Check every line of the data below for "burst". Copy each one that has it.

********

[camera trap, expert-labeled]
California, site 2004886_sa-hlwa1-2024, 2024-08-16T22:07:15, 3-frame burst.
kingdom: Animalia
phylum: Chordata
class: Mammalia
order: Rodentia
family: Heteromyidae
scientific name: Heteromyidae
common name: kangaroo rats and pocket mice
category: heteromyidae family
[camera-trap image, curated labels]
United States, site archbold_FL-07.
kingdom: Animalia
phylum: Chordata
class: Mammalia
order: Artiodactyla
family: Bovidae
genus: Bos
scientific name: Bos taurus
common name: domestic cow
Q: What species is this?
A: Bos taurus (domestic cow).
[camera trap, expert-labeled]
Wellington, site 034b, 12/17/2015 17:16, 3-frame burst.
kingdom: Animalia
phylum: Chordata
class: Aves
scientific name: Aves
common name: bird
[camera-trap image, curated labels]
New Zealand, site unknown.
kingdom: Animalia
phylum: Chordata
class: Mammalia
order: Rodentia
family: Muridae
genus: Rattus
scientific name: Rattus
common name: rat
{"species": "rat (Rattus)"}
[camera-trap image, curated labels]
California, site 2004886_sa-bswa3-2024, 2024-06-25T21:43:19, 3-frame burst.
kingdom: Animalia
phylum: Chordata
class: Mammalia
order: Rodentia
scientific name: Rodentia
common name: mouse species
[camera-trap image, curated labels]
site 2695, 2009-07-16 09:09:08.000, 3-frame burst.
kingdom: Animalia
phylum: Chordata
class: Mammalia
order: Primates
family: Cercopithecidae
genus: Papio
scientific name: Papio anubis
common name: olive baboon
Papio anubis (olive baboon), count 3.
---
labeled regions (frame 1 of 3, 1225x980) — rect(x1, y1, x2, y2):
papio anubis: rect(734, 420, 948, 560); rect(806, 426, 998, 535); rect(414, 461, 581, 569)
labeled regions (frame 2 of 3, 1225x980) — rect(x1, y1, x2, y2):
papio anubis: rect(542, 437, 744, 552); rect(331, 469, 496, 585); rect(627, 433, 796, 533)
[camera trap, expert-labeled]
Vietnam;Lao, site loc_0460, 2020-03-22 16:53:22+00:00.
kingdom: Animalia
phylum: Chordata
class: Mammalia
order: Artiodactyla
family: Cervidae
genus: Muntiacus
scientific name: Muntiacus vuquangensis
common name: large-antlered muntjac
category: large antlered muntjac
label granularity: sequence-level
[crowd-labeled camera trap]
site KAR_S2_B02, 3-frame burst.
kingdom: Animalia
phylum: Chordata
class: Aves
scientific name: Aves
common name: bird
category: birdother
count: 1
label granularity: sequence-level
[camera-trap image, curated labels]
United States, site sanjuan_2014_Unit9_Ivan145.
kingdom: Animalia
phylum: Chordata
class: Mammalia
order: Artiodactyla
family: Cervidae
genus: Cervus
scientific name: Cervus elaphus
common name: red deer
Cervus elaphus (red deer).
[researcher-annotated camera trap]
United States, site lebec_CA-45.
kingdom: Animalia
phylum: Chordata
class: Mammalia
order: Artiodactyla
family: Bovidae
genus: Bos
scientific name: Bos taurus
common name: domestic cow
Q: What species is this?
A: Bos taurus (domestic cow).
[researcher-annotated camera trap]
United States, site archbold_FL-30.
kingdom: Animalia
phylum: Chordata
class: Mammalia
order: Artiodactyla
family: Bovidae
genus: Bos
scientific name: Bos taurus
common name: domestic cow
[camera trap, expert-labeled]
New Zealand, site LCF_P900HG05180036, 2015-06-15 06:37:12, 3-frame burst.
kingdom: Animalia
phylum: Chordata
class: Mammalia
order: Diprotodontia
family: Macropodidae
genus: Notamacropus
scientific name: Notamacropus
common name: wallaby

********

**WRITTEN SOLUTION**
California, site 2004886_sa-hlwa1-2024, 2024-08-16T22:07:15, 3-frame burst.
Wellington, site 034b, 12/17/2015 17:16, 3-frame burst.
California, site 2004886_sa-bswa3-2024, 2024-06-25T21:43:19, 3-frame burst.
site 2695, 2009-07-16 09:09:08.000, 3-frame burst.
site KAR_S2_B02, 3-frame burst.
New Zealand, site LCF_P900HG05180036, 2015-06-15 06:37:12, 3-frame burst.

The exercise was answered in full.